[comp.unix.programmer] Checking return values

scs@adam.mit.edu (Steve Summit) (10/25/90)

Jon Kamens mentioned a good example of why checking the return
values of ALL system calls (e.g. close), even when you think they
"can't fail," is a good idea.  A few people have disputed this,
choosing to label filesystems (e.g. remote ones) which can return
an error on close "broken."  Evidently the wish is to retain the
notion that close "can't fail."

As Boyd Roberts and others have correctly pointed out, the best
policy is to check for errors from all routines which can return
them, system calls and otherwise.  An interface specification is
a contract between implementer and caller.  If it says "this
routine returns -1 and sets errno on error," then the most robust
code will dutifully check for the error condition, even if the
programmer "knows" that the implementation currently in use
"never fails."  Those words on the specification mean that some
later reimplementor is perfectly within rights to add new error
returns.  (If, on the other hand, the routine were declared as
returning void, or without any other error indication, a later
reimplementor would not have this option, and the calling code
would be justified in not checking.)  Remember that binary
compatibility means that the operating system can change out from
under your program without your even recompiling or relinking, so
it is particularly important to anticipate changes in system call
returns.

You can't even blame the man page for not being updated to
reflect new errno values (e.g. EDQUOT for close when remote
filesystems were introduced).  Looking at a man page and deciding
that you don't care about any of the errno values listed there is
as bad as looking at the kernel source code and deciding that you
don't care about any of the errno values you find there.  Both
are liable to change (and the man page is likely to be incorrect
in the first place, since gleaning syscall errno values from the
kernel and keeping man pages up-to-date is drudgework that is not
likely to be done reliably).

(Remember, too, as Kristoffer Eriksson has pointed out, that
close() could conceivably fail, with EIO, under the good,
old-fashioned Unix filesystem, on a local disk, due to
buffering and write-behind.)

If there are errno values you truly don't care about, check for
them explicitly, but complain about the ones you don't not care
about (and the ones that haven't been invented yet):

	openfile(name)
	char *name;
	{
	int fd;

	if((fd = open(name, 1)) < 0)
		{
		switch(errno)
			{
			case ENOENT:
				/* doesn't exist, so create: */
				fd = creat(name, 0666);
				if(fd >= 0)
					return fd;
				/* else fall through: */

			default:
				fprintf(stderr, "%s: can't open %s: ",
							progname, name);
				perror("");
				exit(1);
			}
		}

	return fd;
	}

In earlier and simpler days, I never checked the return value of
close.  Then, when I started messing around with distributed
filesystems, I discovered that it was reasonable for close() to
fail.  I didn't complain that the distributed filesystem was
"broken" (in fact, I was writing it, so I could have "fixed" it
if it was).  I shook my finger at myself, and chastised myself
for having been disobeying the "always check error returns" rule.

** DATA **
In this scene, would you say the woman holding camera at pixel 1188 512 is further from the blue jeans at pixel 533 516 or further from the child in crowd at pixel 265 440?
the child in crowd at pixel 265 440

** TASK TO CARRY OUT **
List every function that the openfile code sample in the post on checking return values calls.

** RESULT FOR THIS TASK **
open, creat, fprintf, perror, exit